Posted 2026-06-03Updated 2026-07-02Study13 minutes read (About 1982 words)

2026-06-03-SwingUpCartpole

From CartPole-v1 to CartPole Swing-Up: Modifying a Classic RL Environment

The standard CartPole-v1 environment is one of the most common introductory reinforcement learning tasks. In this environment, the pole starts almost upright, and the agent only needs to learn how to keep it balanced by moving the cart left or right.

However, there is a harder and more physically interesting version of this task: CartPole Swing-Up. Instead of starting upright, the pole starts naturally hanging downward. The agent must first learn to swing the pole up by moving the cart back and forth, and then stabilize it near the upright position.

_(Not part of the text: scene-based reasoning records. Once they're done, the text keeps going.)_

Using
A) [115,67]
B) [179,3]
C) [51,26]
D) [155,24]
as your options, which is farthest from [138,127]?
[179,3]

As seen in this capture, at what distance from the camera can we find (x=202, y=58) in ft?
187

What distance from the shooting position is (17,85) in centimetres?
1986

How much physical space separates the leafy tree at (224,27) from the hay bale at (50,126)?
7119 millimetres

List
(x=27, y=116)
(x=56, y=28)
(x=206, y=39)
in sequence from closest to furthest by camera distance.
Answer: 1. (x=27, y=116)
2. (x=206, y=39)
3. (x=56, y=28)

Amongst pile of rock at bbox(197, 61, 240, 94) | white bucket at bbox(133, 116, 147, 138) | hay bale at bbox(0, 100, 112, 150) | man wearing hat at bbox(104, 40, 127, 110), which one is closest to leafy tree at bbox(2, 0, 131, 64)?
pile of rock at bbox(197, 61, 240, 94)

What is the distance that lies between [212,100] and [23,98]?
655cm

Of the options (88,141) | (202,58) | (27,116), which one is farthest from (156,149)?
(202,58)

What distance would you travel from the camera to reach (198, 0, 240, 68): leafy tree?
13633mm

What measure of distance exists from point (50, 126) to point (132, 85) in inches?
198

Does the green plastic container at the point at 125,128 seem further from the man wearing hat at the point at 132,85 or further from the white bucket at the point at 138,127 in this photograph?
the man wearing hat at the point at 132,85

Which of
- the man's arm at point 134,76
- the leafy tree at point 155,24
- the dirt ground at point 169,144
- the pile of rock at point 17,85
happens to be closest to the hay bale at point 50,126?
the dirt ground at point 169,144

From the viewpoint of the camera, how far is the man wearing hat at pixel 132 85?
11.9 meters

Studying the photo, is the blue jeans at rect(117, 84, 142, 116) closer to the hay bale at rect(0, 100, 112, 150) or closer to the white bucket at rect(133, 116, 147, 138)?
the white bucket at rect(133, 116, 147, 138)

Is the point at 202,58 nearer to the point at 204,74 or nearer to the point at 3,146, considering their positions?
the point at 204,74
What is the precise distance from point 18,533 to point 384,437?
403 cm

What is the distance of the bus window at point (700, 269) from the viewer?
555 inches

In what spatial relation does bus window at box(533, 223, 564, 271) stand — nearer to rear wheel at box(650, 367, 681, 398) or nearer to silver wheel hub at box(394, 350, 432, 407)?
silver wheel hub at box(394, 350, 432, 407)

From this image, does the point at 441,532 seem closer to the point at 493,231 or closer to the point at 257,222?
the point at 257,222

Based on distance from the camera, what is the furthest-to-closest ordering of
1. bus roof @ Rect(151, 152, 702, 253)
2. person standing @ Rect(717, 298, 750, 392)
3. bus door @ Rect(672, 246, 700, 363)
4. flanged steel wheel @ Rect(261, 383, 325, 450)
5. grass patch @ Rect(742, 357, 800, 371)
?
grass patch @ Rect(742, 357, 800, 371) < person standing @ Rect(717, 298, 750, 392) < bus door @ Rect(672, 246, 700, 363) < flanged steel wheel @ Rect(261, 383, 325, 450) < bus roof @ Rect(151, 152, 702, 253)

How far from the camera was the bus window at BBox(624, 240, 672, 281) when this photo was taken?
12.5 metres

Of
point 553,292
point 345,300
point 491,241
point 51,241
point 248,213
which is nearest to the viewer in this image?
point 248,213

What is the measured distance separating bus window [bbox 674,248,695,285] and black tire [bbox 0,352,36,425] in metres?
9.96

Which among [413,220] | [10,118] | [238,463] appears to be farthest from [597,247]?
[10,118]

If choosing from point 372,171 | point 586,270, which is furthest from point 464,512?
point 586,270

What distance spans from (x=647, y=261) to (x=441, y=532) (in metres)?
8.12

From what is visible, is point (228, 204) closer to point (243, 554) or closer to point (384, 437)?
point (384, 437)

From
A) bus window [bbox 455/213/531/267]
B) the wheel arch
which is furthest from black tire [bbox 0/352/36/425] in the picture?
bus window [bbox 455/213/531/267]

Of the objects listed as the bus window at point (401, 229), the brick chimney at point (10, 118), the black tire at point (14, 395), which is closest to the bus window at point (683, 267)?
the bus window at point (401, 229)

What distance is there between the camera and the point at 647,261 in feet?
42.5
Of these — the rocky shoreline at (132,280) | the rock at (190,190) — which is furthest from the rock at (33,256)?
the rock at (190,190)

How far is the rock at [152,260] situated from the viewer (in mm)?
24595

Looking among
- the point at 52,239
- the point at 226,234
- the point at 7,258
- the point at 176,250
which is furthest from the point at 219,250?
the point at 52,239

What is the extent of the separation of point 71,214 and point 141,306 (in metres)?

This post summarizes the main changes I have done to convert a standard CartPole-v1 PPO training script into a custom CartPole swing-up environment.

1. Original CartPole-v1

In the original version, the CartPole-v1 environment created directly from Gymnasium has a relatively simple setup:

Observation: [x, x_dot, theta, theta_dot]
Action space: Discrete(2)
Initial state: pole starts near upright
Termination: cart out of bounds or pole angle too large
Reward: usually +1 for every surviving step

Here:

x          = cart position
x_dot      = cart velocity
theta      = pole angle
theta_dot  = pole angular velocity

The two actions are:

1 2	0 -> push cart left 1 -> push cart right

In this balancing task, since the pole already starts near upright, the agent mainly needs to prevent it from falling. What if we want to train for a more complicated setting: the cart needs to swing up the pole by itself and then balance it.

2. Why CartPole-v1 Cannot Directly Do Swing-Up

In the swing-up setting, the pole should start near the downward position:

1	theta = np.pi

However, in standard CartPole-v1, the episode terminates when the pole angle becomes too large. The usual angle threshold is around ±12 degrees from the upright position.

This means that if we reset the pole to the downward position, the episode would terminate immediately.

Therefore, to train a swing-up policy, we need to define a custom environment.

3. Custom CartPoleSwingUpEnv

The new environment is defined as a custom Gymnasium environment:

class CartPoleSwingUpEnv(gym.Env):
    metadata = {"render_modes": ["human", "rgb_array"], "render_fps": 50}

    def __init__(self, render_mode=None):
        super().__init__()

        self.render_mode = render_mode

        # Continuous force action: force ∈ [-F_max, F_max]
        self.force_mag = 10.0
        self.action_space = spaces.Box(
            low=np.array([-self.force_mag], dtype=np.float32),
            high=np.array([self.force_mag], dtype=np.float32),
            dtype=np.float32,
        )

        # Observation: [x, x_dot, cos(theta), sin(theta), theta_dot]
        high = np.array(
            [
                np.inf,  # x
                np.inf,  # x_dot
                1.0,     # cos(theta)
                1.0,     # sin(theta)
                np.inf,  # theta_dot
            ],
            dtype=np.float32,
        )
        low = np.array([-np.inf, -np.inf, -1.0, -1.0, -np.inf,],dtype=np.float32,)
        self.observation_space = spaces.Box(low=low, high=high, dtype=np.float32)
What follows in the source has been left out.